Fall Back: The End of Daylight Savings

Fall Back: The End of Daylight Savings


As the end of daylight savings approaches, I reminisce of the fond memories in the past. I used to look forward to this day as a guilt-free way to get an extra hour of sleep. I would wake up in the morning feeling refreshed, and then would look at the clock and find out that I still had the full day ahead of me. However, in the more recent years, I haven’t been able to enjoy this day as much as life around me doesn’t “respect” daylight savings. First, when I became a parent, I quickly found out that you are on your baby’s schedule. My baby has no interest in an extra hour of sleep and generally prefers to be awake. Second, I am an analyst that supports an EHR that is in use 24x7x365. For many of us, we just think of that extra hour of sleep. However, for healthcare workers it is a shortened version of Groundhog Day. 1 – 2 AM on Sunday, November 5th, will repeat twice.

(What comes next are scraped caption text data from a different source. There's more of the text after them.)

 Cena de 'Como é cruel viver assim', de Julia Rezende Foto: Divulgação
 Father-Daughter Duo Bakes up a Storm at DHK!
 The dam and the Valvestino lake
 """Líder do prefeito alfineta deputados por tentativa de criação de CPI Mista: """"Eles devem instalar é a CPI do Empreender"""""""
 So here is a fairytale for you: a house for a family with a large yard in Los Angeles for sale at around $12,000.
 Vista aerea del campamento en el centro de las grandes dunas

When I think of the complexities of providing patient care during that time, I envision what conversations happen during that hour or during the shift change later that morning. How do you clearly communicate time based information when a period of time repeats?

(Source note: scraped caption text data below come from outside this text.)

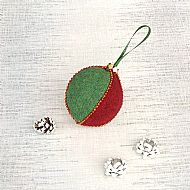 Harris tweed Christmas tree bauble red and green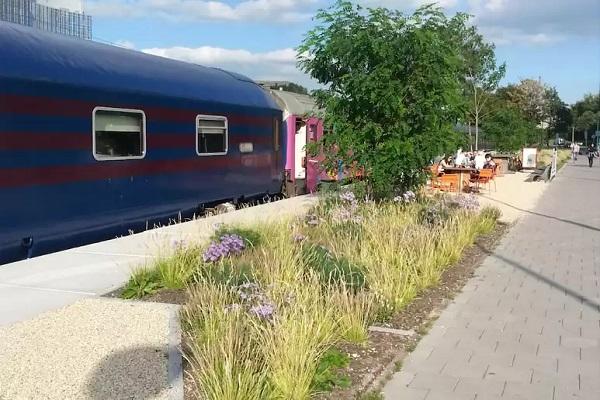 origineel overnachten trein amsterdam
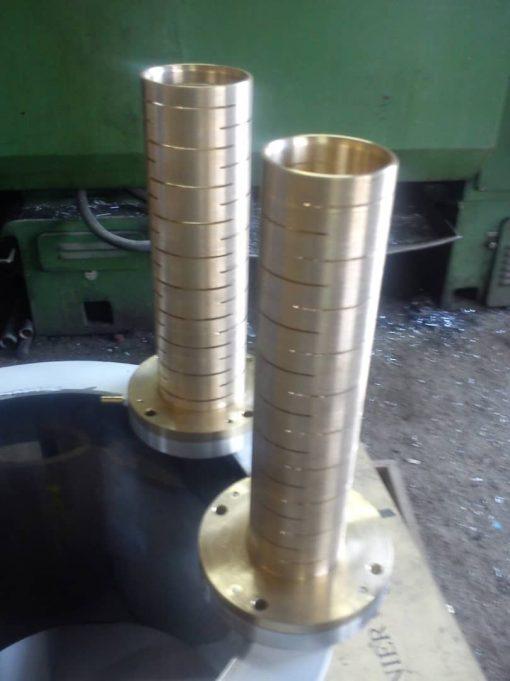 کالیبراتور لوله پلی اتیلن در قسمت ورودی ابتدایی وان وکیوم نصب می شود و لوله پلی اتیلن را به واسطه سوراخهایی که بر روی سطح آن ایجاد شده است با ایجاد وکیوم در داخل وان وکیوم کالیبره یا سایز می کند. لوله بعد از عبور از داخل کالیبر خط تولید لوله HDPEکاملا سایز استاندارد شده و خنک شده وارد وان خنک کننده می شود.کالیبروظیفه مهمی در شکل دهی به لوله پلی اتیلن را دارد. کالیبراتورهای آلور سنتر با جنس فسفر برنز با فشار های مختلف از سایز 16 الی 630 میلیمتر تولید می گردد.کلیه کالبراتورها دارای آبگردان بوده و فلنج انتهایی آن به راحتی خنک می شود.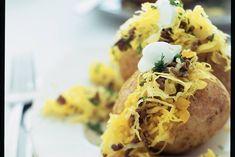 Met zuurkoolgehakt gevulde aardappels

Nurse Betty: “Yes, the patient is doing well. I took her vitals last at 1:15 AM and administered her medications.”

Nurse Joe: “Okay, was that the first 1:15 AM or the second 1:15 AM today?”

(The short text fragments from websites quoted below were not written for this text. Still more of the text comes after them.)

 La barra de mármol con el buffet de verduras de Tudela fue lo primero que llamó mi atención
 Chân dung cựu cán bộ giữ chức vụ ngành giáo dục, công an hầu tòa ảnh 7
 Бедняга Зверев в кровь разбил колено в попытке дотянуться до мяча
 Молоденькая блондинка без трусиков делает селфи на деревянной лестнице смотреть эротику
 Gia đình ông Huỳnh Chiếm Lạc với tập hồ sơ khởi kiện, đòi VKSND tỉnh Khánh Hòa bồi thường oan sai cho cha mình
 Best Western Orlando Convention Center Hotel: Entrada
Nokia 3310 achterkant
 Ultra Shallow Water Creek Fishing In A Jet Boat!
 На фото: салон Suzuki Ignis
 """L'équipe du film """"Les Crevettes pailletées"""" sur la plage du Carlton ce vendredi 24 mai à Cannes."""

Or here is another scenario where the timestamps are confusing or misleading:

Nurse Joe: “So, I see here that the patient is still complaining of pain. It looks like you gave her meds at 1:05 AM and her pain scale says it is a 7 at 1:55 AM. What is the plan for controlling her pain?”

Nurse Betty: “Actually, the patient had pain around 1:55 AM (the first 1:55 AM of the day) and then we gave her medications 10 minutes later (at the second 1:05 AM). Let’s go check her pain level now to see if it has improved.”

If that isn’t confusing enough, then I think about the complexities in the database. How can an EHR maintain proper data integrity when the same hour repeats on the same day? How is time sensitive information displayed chronologically when the first 1:55 AM displays before the second 1:05 AM? In talking with other healthcare organizations, some have no choice and must have a paper down-time process during the repeated hour. This solution is hardly desired as clinical users are dependent on their EHRs. Even if there is a paper downtime and that paper gets scanned in, clinicians are expecting data at their fingertips and displaying nicely in reports. They may not think to look for a document that they may, or may not, know was scanned into the chart. However, there are some lucky ones that their EHR can handle a decompressed timeline for that 1-2 AM hour that repeats. Hopefully those employees, who have children, have children that enjoy to sleep in. And maybe they are looking forward to the end of daylight savings.